Чтобы дать понятие о том, как расходовал свои деньги Сибиряков, расскажу о следующем его пожертвовании. На одной из лекций в университете В. И. Семевского, читанной в 1884 или 1885 г., Сибирякова задело за живое указание лектора на полное отсутствие научных исследований по истории рабочего класса на сибирских золотых приисках и пожелание, чтобы кто-нибудь из молодых сибиряков, слушающих его лекции, пополнил этот пробел. Недели через две Сибиряков пришел к Семевскому и предложил ему самому заняться этой работой, причем предлагал, во-первых, возможность на его средства совершить поездку в Сибирь для собирания материалов по интересующему вопросу, во-вторых, средства на приобретение этих материалов или их переписку и, в-третьих, совершенно необычный гонорар – по 500 рублей за первые 30 печатных листов книги и по 300 рублей за следующие; наконец, в-четвертых, он брался издать эту работу.
Ничего подобного не ожидавший В. И. Семевский был очень поражен этим предложением. Сначала он отказался, указывая, что ближайшие годы его заняты другой работой – по истории крестьянского вопроса в России189, – которая уже давно начата и которую не может бросить. Сибиряков ничего не имел против того, чтобы работу по истории Сибири Семевский отложил на несколько лет, и все-таки настаивал на том, чтобы она была сделана. На это Семевский заметил:
– Но вы должны иметь в виду, что, изучая положение рабочих в Сибири, я должен касаться и положения рабочих на принадлежащих вам в доле приисках. Весьма возможно, что я натолкнусь на факты неблагоприятные.
– Никаких цензорских или редакторских прав за собою я не оставляю, – ответил Сибиряков. – Вы вполне свободны в вашей работе, и книга будет напечатана в том самом виде, в каком вы сдадите ее мне.
В конце концов Семевский принял предложение Сибирякова, и оба исполнили свои обязательства. Семевский совершил в 1891 г. полугодичную поездку по Западной и Восточной Сибири (еще до проведения туда железной дороги190), в несколько следующих лет написал большую книгу под заглавием «Рабочие на сибирских промыслах»191, и эта книга была в 1898 г. издана Сибиряковым192.

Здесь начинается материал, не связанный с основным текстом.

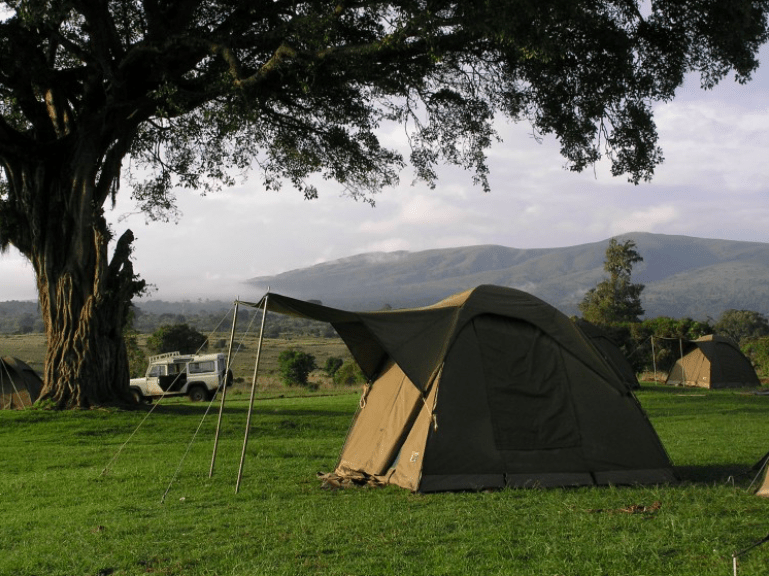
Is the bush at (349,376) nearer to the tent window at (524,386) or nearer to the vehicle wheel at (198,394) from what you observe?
the vehicle wheel at (198,394)

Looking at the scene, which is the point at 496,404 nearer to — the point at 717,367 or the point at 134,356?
the point at 717,367

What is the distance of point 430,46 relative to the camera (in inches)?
573

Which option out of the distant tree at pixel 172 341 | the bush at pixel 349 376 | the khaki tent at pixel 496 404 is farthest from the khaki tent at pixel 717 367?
the distant tree at pixel 172 341

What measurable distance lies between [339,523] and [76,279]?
1372cm

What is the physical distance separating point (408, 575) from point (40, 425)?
13.9 meters

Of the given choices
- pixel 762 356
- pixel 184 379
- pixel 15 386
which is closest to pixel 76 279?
pixel 15 386

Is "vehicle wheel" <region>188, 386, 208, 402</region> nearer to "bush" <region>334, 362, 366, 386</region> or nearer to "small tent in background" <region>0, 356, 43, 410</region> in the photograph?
"small tent in background" <region>0, 356, 43, 410</region>

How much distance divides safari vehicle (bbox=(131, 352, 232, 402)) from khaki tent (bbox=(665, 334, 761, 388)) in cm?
2055

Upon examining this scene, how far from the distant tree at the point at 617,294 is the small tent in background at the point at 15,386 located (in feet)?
171

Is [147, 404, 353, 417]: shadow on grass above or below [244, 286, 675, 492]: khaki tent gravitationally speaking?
below

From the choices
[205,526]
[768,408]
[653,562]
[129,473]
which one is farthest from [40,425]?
[768,408]

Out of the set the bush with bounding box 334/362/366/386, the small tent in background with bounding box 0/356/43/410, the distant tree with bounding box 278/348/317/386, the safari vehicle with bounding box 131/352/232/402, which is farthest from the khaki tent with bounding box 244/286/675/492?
the distant tree with bounding box 278/348/317/386

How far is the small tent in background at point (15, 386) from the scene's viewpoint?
960 inches

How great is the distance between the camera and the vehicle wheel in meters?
34.2
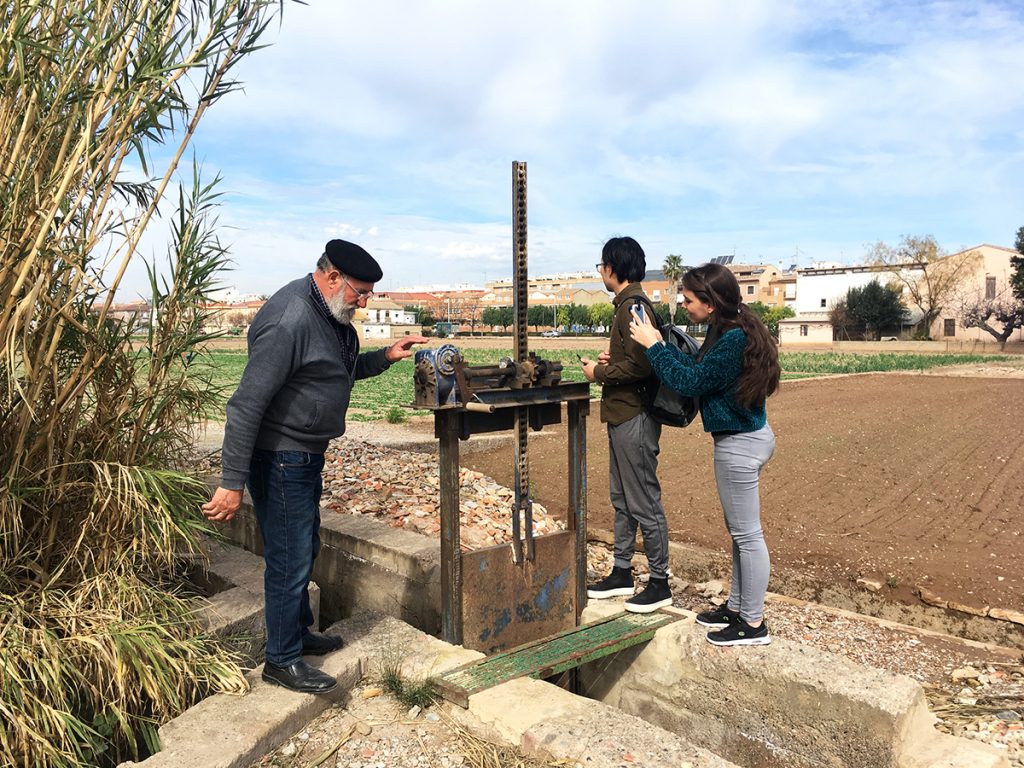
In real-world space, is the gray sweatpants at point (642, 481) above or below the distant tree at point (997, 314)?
below

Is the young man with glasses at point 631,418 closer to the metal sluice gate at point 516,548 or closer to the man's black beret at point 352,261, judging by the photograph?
the metal sluice gate at point 516,548

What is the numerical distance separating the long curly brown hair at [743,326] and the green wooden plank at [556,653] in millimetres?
1291

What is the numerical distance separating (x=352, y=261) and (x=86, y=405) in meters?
1.45

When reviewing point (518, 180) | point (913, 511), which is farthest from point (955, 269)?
point (518, 180)

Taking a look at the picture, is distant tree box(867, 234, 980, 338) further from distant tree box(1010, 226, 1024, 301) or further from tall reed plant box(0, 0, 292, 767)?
tall reed plant box(0, 0, 292, 767)

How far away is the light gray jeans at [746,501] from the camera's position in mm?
3480

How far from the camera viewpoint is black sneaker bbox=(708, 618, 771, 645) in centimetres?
357

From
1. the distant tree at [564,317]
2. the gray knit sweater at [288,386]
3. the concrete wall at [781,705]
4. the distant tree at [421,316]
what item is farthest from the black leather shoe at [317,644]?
the distant tree at [564,317]

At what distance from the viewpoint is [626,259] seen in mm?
3973

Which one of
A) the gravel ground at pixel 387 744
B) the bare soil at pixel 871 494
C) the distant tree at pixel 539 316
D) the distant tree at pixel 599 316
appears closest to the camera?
the gravel ground at pixel 387 744

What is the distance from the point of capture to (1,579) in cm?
288

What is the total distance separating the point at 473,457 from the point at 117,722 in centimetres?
811

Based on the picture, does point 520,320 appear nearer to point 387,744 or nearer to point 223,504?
point 223,504

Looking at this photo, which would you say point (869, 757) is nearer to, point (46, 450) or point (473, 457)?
point (46, 450)
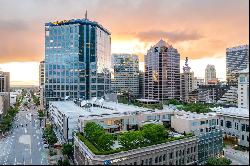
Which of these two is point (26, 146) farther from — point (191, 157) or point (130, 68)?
point (130, 68)

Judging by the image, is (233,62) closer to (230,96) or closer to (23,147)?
(230,96)

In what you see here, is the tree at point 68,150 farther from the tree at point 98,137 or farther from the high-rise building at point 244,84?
the high-rise building at point 244,84

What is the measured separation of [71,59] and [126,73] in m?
53.9

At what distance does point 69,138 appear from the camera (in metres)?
34.0

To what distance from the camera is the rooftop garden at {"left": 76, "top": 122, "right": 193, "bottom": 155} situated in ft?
74.1

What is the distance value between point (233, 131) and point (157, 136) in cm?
1415

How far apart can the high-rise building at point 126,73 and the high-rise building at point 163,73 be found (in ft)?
70.5

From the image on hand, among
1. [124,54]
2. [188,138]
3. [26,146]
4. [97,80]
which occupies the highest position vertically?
[124,54]

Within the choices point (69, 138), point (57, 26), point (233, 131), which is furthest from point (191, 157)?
point (57, 26)

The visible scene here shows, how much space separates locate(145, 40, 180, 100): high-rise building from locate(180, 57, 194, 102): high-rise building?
440 cm

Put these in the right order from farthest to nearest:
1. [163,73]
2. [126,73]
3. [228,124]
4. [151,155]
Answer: [126,73], [163,73], [228,124], [151,155]

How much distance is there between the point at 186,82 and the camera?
104 m

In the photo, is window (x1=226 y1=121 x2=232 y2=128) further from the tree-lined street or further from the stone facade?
the tree-lined street

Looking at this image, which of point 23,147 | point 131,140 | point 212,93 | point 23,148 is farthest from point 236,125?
point 212,93
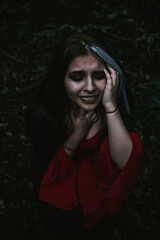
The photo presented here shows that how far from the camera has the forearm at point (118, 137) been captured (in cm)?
171

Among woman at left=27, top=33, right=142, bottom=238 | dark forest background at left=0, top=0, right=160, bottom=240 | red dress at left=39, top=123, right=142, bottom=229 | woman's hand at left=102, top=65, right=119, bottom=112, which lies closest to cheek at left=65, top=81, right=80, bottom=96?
woman at left=27, top=33, right=142, bottom=238

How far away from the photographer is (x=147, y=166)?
2.86 meters

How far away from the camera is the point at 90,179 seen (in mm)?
2006

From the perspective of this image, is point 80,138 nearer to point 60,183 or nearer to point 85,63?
point 60,183

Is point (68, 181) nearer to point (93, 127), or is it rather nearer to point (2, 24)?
point (93, 127)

В начале 90‐х годов моральная религиозность Сибирякова в духе Льва Толстого перешла в церковную православную религиозность, и он постригся в монахи в Афонском монастыре. Перед этим он пожертвовал 420 000 рублей на образование капитала имени своего отца для выдачи пособий и пенсий приисковым рабочим193, 40 000 рублей – на открытие в Петербурге анатомического института и сделал еще несколько крупных пожертвований. Все-таки истратить всех своих средств он не успел, и крупные остатки его богатства достались монастырю194. Через несколько лет после этого, в 1901 г., Сибиряков умер.